Demystifying Dysgraphia: Defining Dysgraphia
Similar to Dyslexia, Dysgraphia is another type of learning disability. However, unlike Dyslexia, which is specific to a reading disability, Dysgraphia is specific to a writing disability.
Specifically, dysgraphia is a Greek word whose prefix “dys” means “impaired” and whose base “graph” means “letter-form produced by hand.” The suffix “ia” makes it a noun, whereas “ic” (as in dysgraphic) makes it an adjective describing the condition of having impaired ability to process or produce letters and written words.
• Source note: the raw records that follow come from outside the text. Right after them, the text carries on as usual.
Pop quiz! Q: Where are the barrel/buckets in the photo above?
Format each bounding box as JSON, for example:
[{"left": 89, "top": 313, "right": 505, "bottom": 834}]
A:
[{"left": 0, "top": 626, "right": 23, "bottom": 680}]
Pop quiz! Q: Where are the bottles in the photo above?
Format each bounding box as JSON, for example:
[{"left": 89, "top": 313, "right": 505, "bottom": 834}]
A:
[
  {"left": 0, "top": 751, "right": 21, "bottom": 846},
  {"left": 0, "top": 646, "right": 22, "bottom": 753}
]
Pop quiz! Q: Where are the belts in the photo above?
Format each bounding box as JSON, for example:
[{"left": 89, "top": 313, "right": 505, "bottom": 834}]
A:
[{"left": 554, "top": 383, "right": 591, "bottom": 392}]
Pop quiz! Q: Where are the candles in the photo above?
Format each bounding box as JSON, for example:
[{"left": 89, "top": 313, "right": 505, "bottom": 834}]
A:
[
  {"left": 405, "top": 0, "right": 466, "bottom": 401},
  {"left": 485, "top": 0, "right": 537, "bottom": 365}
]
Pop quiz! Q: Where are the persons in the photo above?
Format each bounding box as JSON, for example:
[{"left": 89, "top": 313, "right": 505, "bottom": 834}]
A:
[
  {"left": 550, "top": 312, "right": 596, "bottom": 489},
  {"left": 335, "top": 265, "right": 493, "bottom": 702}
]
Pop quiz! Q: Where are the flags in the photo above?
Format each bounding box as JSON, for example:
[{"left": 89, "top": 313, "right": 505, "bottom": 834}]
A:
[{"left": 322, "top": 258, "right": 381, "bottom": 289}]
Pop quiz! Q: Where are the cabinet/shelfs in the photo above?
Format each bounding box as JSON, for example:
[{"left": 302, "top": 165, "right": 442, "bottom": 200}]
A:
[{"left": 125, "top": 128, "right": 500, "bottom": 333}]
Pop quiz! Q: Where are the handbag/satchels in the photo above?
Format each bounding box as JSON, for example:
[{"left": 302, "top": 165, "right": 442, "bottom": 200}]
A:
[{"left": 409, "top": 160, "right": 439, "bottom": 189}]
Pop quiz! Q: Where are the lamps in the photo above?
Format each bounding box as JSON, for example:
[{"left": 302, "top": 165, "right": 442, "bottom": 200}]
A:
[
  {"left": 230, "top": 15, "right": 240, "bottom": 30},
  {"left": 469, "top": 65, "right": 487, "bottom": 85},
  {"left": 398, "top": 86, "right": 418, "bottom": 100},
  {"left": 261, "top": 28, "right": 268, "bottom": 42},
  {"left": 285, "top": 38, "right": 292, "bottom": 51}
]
Interestingly, the Diagnostic and Statistical Manual of Mental Disorders, Fifth Edition (DSM-5) mentions “Dyslexia” and “Dyscalculia” as “alternative” terms to Specific Learning Disorder in reading and math, respectively. However, the DSM-5 does not mention Dysgraphia under SLD in written expression. That said, the DSM-5 stated SLD is a neurodevelopmental disorder with a biological origin that is the basis for abnormalities at a cognitive level associated with the behavioral signs of the disorder.
Depending on the researcher the subtypes vary. According to Dr. Feifer’s model, three subtypes of dysgraphia are graphomotor dysgraphia (i.e., motor skill deficits in which the voluntary execution of a skilled motor movement is impaired), dyslexia dysgraphia (e.g., spelling miscues with dysphonetic, surface, and mixed types), and executive dysgraphia (i.e., inability to master the implicit rules for grammar which dictate how words and phrases can be combined). In addition, Dr. Feifer as a test (Feifer Assessment of Writing [FAW]) that assists in the identification of these subtypes. However, Dr. Feifer’s model is not without its’ critics (see here).
However, among various researchers, it appears to be a consensus that individuals with dysgraphia nearly always have handwriting difficulties with or without spelling problems. Children with dysgraphia also sometimes have orthographic spelling problems (i.e., inability to “see” the entire word [e.g., spelling “psychologist” as “sikeowlghist”) related to fluent access to precise spellings in long-term memory. In contrast, spelling difficulties in individuals with dyslexia tend to be phonologically based (e.g., spelling “flood” as “flud”).